Symmetric Multiprocessing

From OSDev Wiki
Jump to navigation Jump to search

This article is a stub! This page or section is a stub. You can help the wiki by accurately contributing to it.

Symmetric Multiprocessing (or SMP) is one method of having multiple processors in one computer system. In an SMP system (as opposed to a NUMA system) all logical cores are able to see the entire memory for the system. Note that SMP and NUMA are not mutually exclusive however; as Brendan has pointed out on the forums, Intel's Core i7 implements both SMP and NUMA, as well as hyper-threading.

Initialisation of an old SMP system

The startup sequence is different for different CPUs. Intel's system programmer's manual (section 7.5.4) contains the initialization protocol for Intel Xeon processors, and doesn't cover older CPUs. For the generic "all CPU types" algorithm, see Intel's Multi-processor Specification.

For 80486 (with an external 8249DX local APIC), you must use an INIT IPI followed by an "INIT level de-assert" IPI without any SIPI's. This means you can't tell them where to start executing (the vector part of a SIPI) and they always start executing BIOS code. In this case you set the BIOS's CMOS reset value to "warm start with far jump" (i.e. set CMOS location 0x0F to the value 10) so that the BIOS will do a jmp far ~[0:0x0469]", and then put the segment & offset of your AP entry point at 0x0469.

The "INIT level de-assert" IPI isn't supported on newer CPUs (Pentium 4 and Intel Xeon), and AFAIK it is ignored completely on these CPUs.

For newer CPUs (P6, Pentium 4) one SIPI is enough, but I'm not sure if older Intel CPUs (Pentium) or CPUs from other manufacturers need a second SIPI or not. It's also possible that the second SIPI is there in case there's a delivery failure for the first SIPI (bus noise, etc).

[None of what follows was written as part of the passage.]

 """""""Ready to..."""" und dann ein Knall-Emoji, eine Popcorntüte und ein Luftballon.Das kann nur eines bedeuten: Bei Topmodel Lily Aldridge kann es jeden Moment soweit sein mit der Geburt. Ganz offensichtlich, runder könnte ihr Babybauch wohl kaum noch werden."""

I normally send the first SIPI and then wait to see if the AP CPU increases a "number of started CPUs" counter. If it doesn't increase this counter within a few milli-seconds, then I send the second SIPI. This is different to Intel's generic algorithm (which has a 200 micro-second delay between SIPIs), but trying to find a time source capable of accurately measuring a 200 micro-second delay during early boot isn't so easy. I've also found that on real hardware, if the delay between SIPIs is too long (and you don't use my method) an AP CPU can run the OS's early AP startup code twice (which in my case would lead to the OS thinking there's twice as many AP CPUs as there are).

You can broadcast these signals across the bus to start every device that is present. However by doing so you might also enable the processors that were disabled on purpose (because they were defective).

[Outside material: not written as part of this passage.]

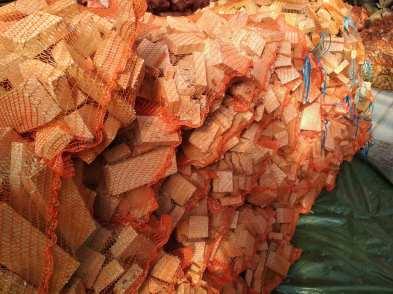 buk-dąb Drewno opałowe w workach.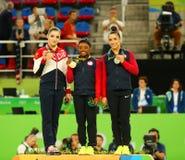 Globale gymnastiekwinnaars in Rio 2016 Olympische Spelen Aliya Mustafina L, Simone Biles en Aly Raisman tijdens medailleceremonie Stock Foto's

Finding information using MP Table

You may want to use newer ACPI instead of MP Table. If so, please see the next section.

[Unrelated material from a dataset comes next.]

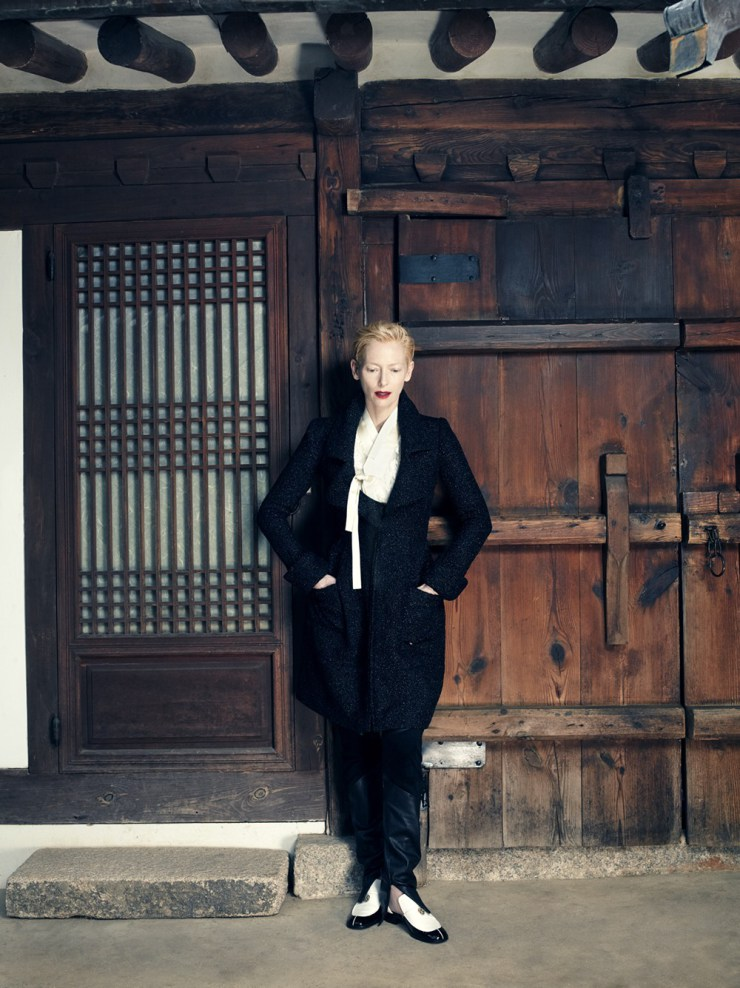 tilda-swinton-by-hong-jang-hyun-for-vogue-korea-august-2015-7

Some information (which may not be present on newer machines) dedicated for multiprocessing is available. First one must find the MP Floating Pointer Structure. It is aligned on a 16 byte boundary, and contains a signature at the start "_MP_" or 0x5F504D5F. The OS must search in the EBDA, the BIOS ROM space, and last kilobyte of "base memory"; the size of base memory is specified in a 2 byte value at 0x413 in kilobytes, minus 1K. Here is what the structure looks like:

struct mp_floating_pointer_structure {
    char signature[4];
    uint32_t configuration_table;
    uint8_t length; // In 16 bytes (e.g. 1 = 16 bytes, 2 = 32 bytes)
    uint8_t mp_specification_revision;
    uint8_t checksum; // This value should make all bytes in the table equal 0 when added together
    uint8_t default_configuration; // If this is not zero then configuration_table should be 
                                   // ignored and a default configuration should be loaded instead
    uint32_t features; // If bit 7 is then the IMCR is present and PIC mode is being used, otherwise 
                       // virtual wire mode is; all other bits are reserved
}

Here is what the configuration table, pointed to by the floating pointer structure looks like:

struct mp_configuration_table {
    char signature[4]; // "PCMP"
    uint16_t length;
    uint8_t mp_specification_revision;
    uint8_t checksum; // Again, the byte should be all bytes in the table add up to 0
    char oem_id[8];
    char product_id[12];
    uint32_t oem_table;
    uint16_t oem_table_size;
    uint16_t entry_count; // This value represents how many entries are following this table
    uint32_t lapic_address; // This is the memory mapped address of the local APICs 
    uint16_t extended_table_length;
    uint8_t extended_table_checksum;
    uint8_t reserved;
}

After the configuration table, there are entry_count entries describing more information about the system, then after that there is an extended table. The entries are either 20 bytes to represent a processor, or 8 bytes for something else. Here are what the processor and IO APIC entries look like.

 
struct entry_processor {
    uint8_t type; // Always 0
    uint8_t local_apic_id;
    uint8_t local_apic_version;
    uint8_t flags; // If bit 0 is clear then the processor must be ignored
                   // If bit 1 is set then the processor is the bootstrap processor
    uint32_t signature;
    uint32_t feature_flags;
    uint64_t reserved;
}

Here is an IO APIC entry.

struct entry_io_apic {
    uint8_t type; // Always 2
    uint8_t id;
    uint8_t version;
    uint8_t flags; // If bit 0 is set then the entry should be ignored
    uint32_t address; // The memory mapped address of the IO APIC is memory
}

For more information, see http://www.intel.com/design/pentium/datashts/24201606.pdf, chapter 4.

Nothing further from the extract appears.